Segment Start: THE INPUT
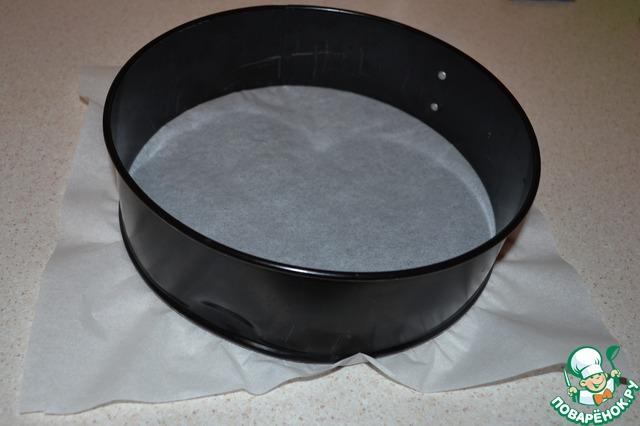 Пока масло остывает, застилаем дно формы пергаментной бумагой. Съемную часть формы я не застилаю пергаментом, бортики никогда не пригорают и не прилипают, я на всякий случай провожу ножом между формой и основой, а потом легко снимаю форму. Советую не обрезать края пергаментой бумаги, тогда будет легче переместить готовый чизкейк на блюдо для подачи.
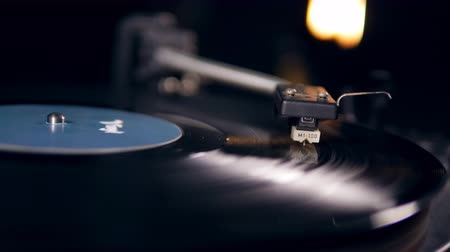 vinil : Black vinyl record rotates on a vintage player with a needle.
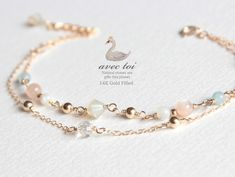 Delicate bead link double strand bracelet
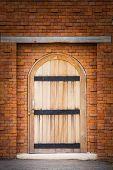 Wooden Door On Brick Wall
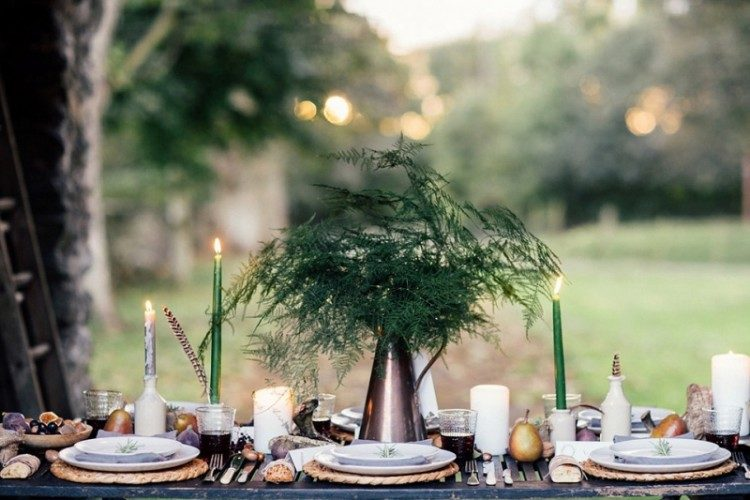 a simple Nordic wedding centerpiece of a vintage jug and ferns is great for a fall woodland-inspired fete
Segment End: THE INPUT
Segment Start: THE INPUT
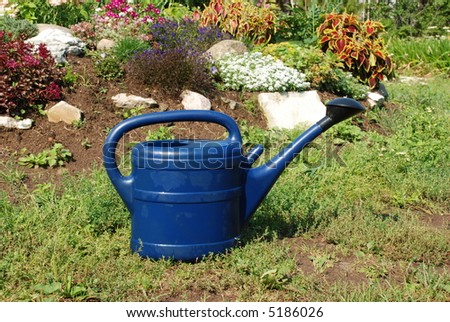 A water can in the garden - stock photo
Segment End: THE INPUT
**TO DO**
From the material above, reproduce only what runs from the line holding "Delicate bead link double strand bracelet" down to the line holding "a simple Nordic", both included, pictures excluded.

**OUTPUT FOR THIS TASK**
 Delicate bead link double strand bracelet
 Wooden Door On Brick Wall
 a simple Nordic wedding centerpiece of a vintage jug and ferns is great for a fall woodland-inspired fete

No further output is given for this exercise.